Insiders Say The Luxor’s Days Are Numbered
One of the highest buildings on the Last Vegas Strip at the time of its official opening in 1993, the Luxor Resort & Casino remains a sight to behold and is as Vegas as Vegas gets to be. It’s so much more than just another popular Sin City attraction, even boasting what is considered to be the brightest light on earth. Its iconic Sky Beam, a cord of light that pierces the night sky from the tip of the famous pyramid, is so bright that it can be seen by air travellers as far away as Los Angeles.
But if rumour has it correctly, the iconic Luxor may not be part of the Vegas Strip and iconic skyline for much longer. According to a prominent Las Vegas insider and social media personality, MGM Resorts has been wanting to demolish the famous resort and casino for at least half a decade. Previously stopped short only by powerful Las Vegas workers’ unions, the ongoing global health crisis may just have dealt MGM the perfect hand of cards for justifying a final Luxor check-out.
Change Is Inevitable
Las Vegas has been moving steadily away from themed resorts and all-round family offerings, focusing more on adult entertainment and luxury accommodation. MGM in 2007 spent $300 million remodelling the iconic Luxor’s public areas to focus on adults instead of the original theme-park style environment.

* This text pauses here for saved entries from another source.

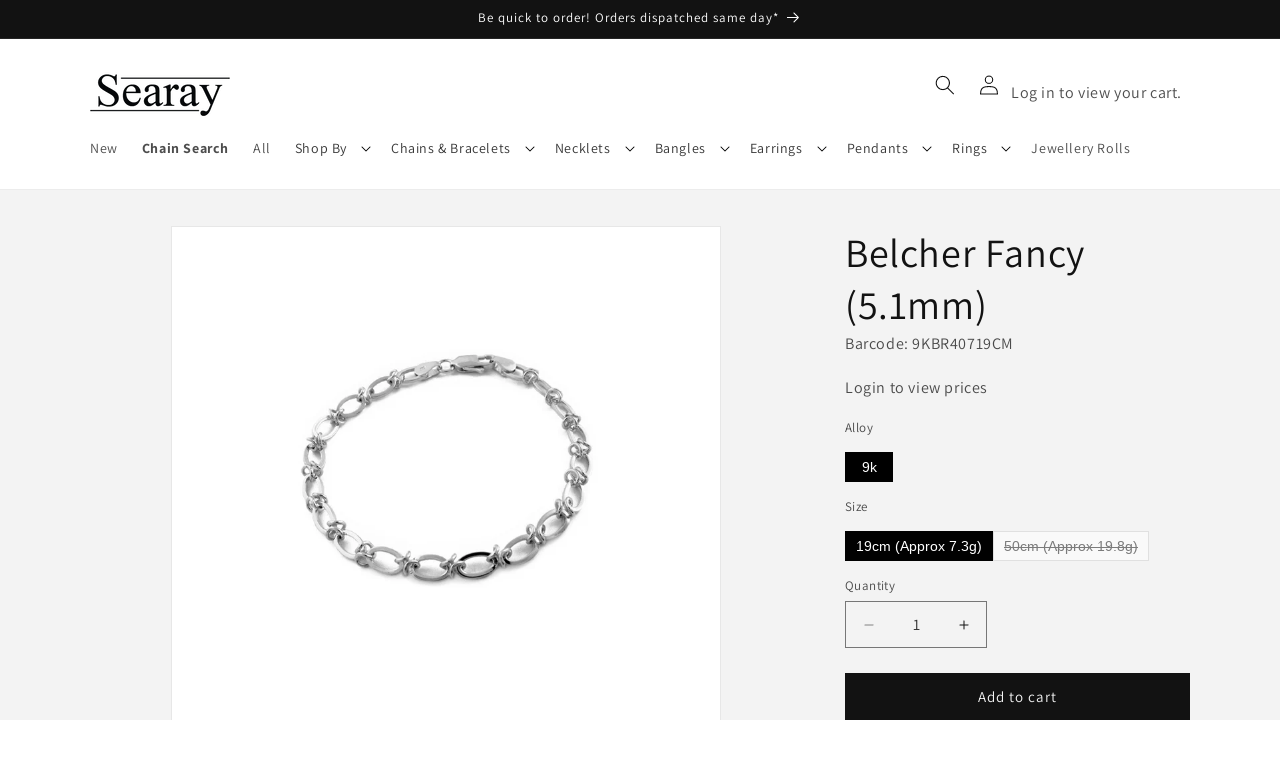

--- FILE ---
content_type: text/javascript
request_url: https://searay.net.au/cdn/shop/t/115/assets/variant-picker.js?v=70537369851125337291757381863
body_size: 514
content:
function initVariantPicker(productInfoEl){if(!productInfoEl)return;const variants=window.variants||[],idInput=productInfoEl.querySelector('form[data-type="add-to-cart-form"]').querySelector('input[name="id"]'),alloyBtns=productInfoEl.querySelectorAll(".option-alloy .option-btn"),lengthBtns=productInfoEl.querySelectorAll(".option-length .option-btn"),priceSelector=`#price-${productInfoEl.dataset.section}`;function fetchAndReplacePrice(variantId){console.log("[variant-picker] fetchAndReplacePrice \u2192 variantId=",variantId);const quickId=productInfoEl.dataset.section,origId=productInfoEl.dataset.originalSection||quickId.replace(/^quickadd-/,""),url=`${productInfoEl.getAttribute("data-url")||window.location.pathname}?variant=${variantId}&section_id=${origId}`;fetch(url).then(r=>r.text()).then(htmlText=>{const tmp=document.createElement("div");tmp.innerHTML=htmlText;const newPrice=tmp.querySelector(`#price-${origId}`),priceCurrent=productInfoEl.querySelector(`#price-${quickId}`);newPrice&&priceCurrent&&(priceCurrent.innerHTML=newPrice.innerHTML,console.log("[variant-picker] updated dynamic buttons href/data-url"),productInfoEl.querySelectorAll(".dynamic-checkout__button, .shopify-payment-button").forEach(btn=>{const linkAttr=btn.tagName==="A"?"href":"data-url",urlStr=btn.getAttribute(linkAttr);if(!urlStr)return;const url2=new URL(urlStr,window.location.origin);url2.searchParams.set("variant",variantId),btn.setAttribute(linkAttr,url2.toString())}),window.Shopify&&Shopify.PaymentButton&&Shopify.PaymentButton.init())})}function refreshLengths(selectedAlloy){lengthBtns.forEach(btn=>{const len=btn.dataset.lengthValue,matches=variants.filter(v=>v.options[0]===selectedAlloy&&v.options[1]===len),ok=matches.some(v=>v.available);btn.style.display=matches.length?"":"none",btn.disabled=!ok,btn.classList.toggle("is-disabled",!ok)})}function toggleBuyButtons(disabled){productInfoEl.querySelectorAll(".product-form__submit, .dynamic-checkout__button").forEach(btn=>{btn.disabled=disabled,btn.classList.toggle("is-disabled",disabled)})}alloyBtns.forEach(btn=>btn.addEventListener("click",()=>{if(alloyBtns.forEach(b=>b.classList.remove("is-active")),btn.classList.add("is-active"),lengthBtns.forEach(b=>b.classList.remove("is-active")),idInput.value="",idInput.dispatchEvent(new Event("change",{bubbles:!0})),publish&&publish(PUB_SUB_EVENTS.optionValueSelectionChange,{data:{event:new Event("click"),target:btn,selectedOptionValues:[btn.dataset.optionValue,null]}}),productInfoEl.querySelector(priceSelector).innerHTML="",toggleBuyButtons(!0),refreshLengths(btn.dataset.optionValue),lengthBtns.length===0){const variant=variants.find(v=>v.options[0]===btn.dataset.optionValue);if(!variant)return;idInput.value=variant.id,idInput.dispatchEvent(new Event("change",{bubbles:!0})),publish&&publish(PUB_SUB_EVENTS.optionValueSelectionChange,{data:{event:new Event("click"),target:btn,selectedOptionValues:[btn.dataset.optionValue,null]}}),fetchAndReplacePrice(variant.id),console.log("2222 done");const bc=productInfoEl.querySelector("#product-barcode");bc&&(bc.textContent=variant.barcode?"Barcode: "+variant.barcode:"Barcode: Not available"),toggleBuyButtons(!1)}})),lengthBtns.forEach(btn=>btn.addEventListener("click",()=>{if(btn.disabled)return;lengthBtns.forEach(b=>b.classList.remove("is-active")),btn.classList.add("is-active");const alloy=productInfoEl.querySelector(".option-alloy .is-active").dataset.optionValue,length=btn.dataset.lengthValue,variant=variants.find(v=>v.options[0]===alloy&&v.options[1]===length);if(!variant)return;idInput.value=variant.id,idInput.dispatchEvent(new Event("change",{bubbles:!0})),publish&&publish(PUB_SUB_EVENTS.optionValueSelectionChange,{data:{event:new Event("click"),target:btn,selectedOptionValues:[btn.dataset.optionValue,null]}}),fetchAndReplacePrice(variant.id);const bc=productInfoEl.querySelector("#product-barcode");bc&&(bc.textContent=variant.barcode?"Barcode: "+variant.barcode:"Barcode: Not available"),toggleBuyButtons(!1)}));const initAlloy=productInfoEl.querySelector(".option-alloy .is-active");initAlloy&&refreshLengths(initAlloy.dataset.optionValue)}function scanAndInit(root=document){root.querySelectorAll("product-info").forEach(el=>initVariantPicker(el))}window.addEventListener("DOMContentLoaded",()=>scanAndInit()),window.addEventListener("shopify:section:load",e=>{scanAndInit(e.target)}),document.body.addEventListener("quick-add:open",()=>scanAndInit());
//# sourceMappingURL=/cdn/shop/t/115/assets/variant-picker.js.map?v=70537369851125337291757381863
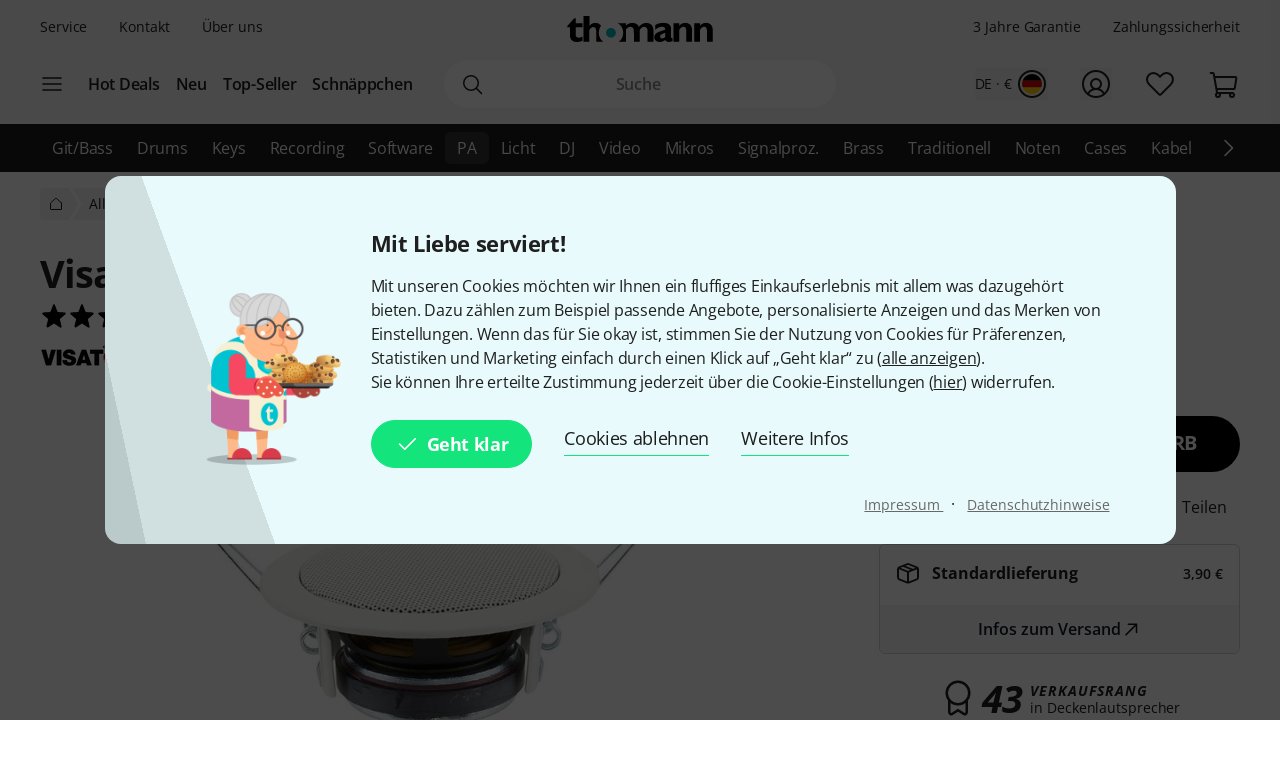

--- FILE ---
content_type: image/svg+xml
request_url: https://images.static-thomann.de/pics/images/checkout2/paymentMethods/dinersclub.svg
body_size: 193
content:
<svg data-name="Layer 1" xmlns="http://www.w3.org/2000/svg" viewBox="0 0 71.29 62.17"><path d="M1.29 31.62A29.75 29.75 0 1131 61.63 29.88 29.88 0 011.29 31.62z" fill="#fff"/><path d="M31.08 62.17A31 31 0 010 31.36C0 12.82 14 0 31.08 0h8c16.84 0 32.21 12.81 32.21 31.36 0 17-15.37 30.81-32.22 30.81zm.07-59.6A28.46 28.46 0 1059.36 31 28.35 28.35 0 0031.15 2.57zm-6.41 45.29V14.2a18.08 18.08 0 000 33.66zM49 31a18 18 0 00-11.45-16.8v33.67A18 18 0 0049 31z" fill="#004a98"/></svg>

In fact, the Luxor today looks nearly nothing like the Luxor MGM bought nearly 13 years ago. When the resort first opened, the focus was mainly on themed family-friendly entertainment, with a check-in process even involving a boat ride on an artificial river that stretched the distance between the check-in desk to the elevator riding toward the rooms. The idea of the artificial river-ride was incidentally abandoned some years later because of waiting times for the elevator having reached more than an hour due to the long delay caused by the exceptionally slow approach.
And the Luxor isn’t the only casino and resort “de-themed” by the casino giant. MGM’s Monte Carlo is no longer a swanky reminder of its Monaco desert Strip namesake but having been stripped of all traces of all cheesy imitations of existing themes, now resembles the type of stylish boutique hotel one would expect to see in New York or even Paris.
No Word From MGM
MGM hasn’t made any official announcement one way or the other regarding the future of the iconic Luxor. And so, for now at least, its fate remains unchanged. Only time will tell whether the Luxor’s legendary ghosts will continue to roam its passages and halls in the days and years to come.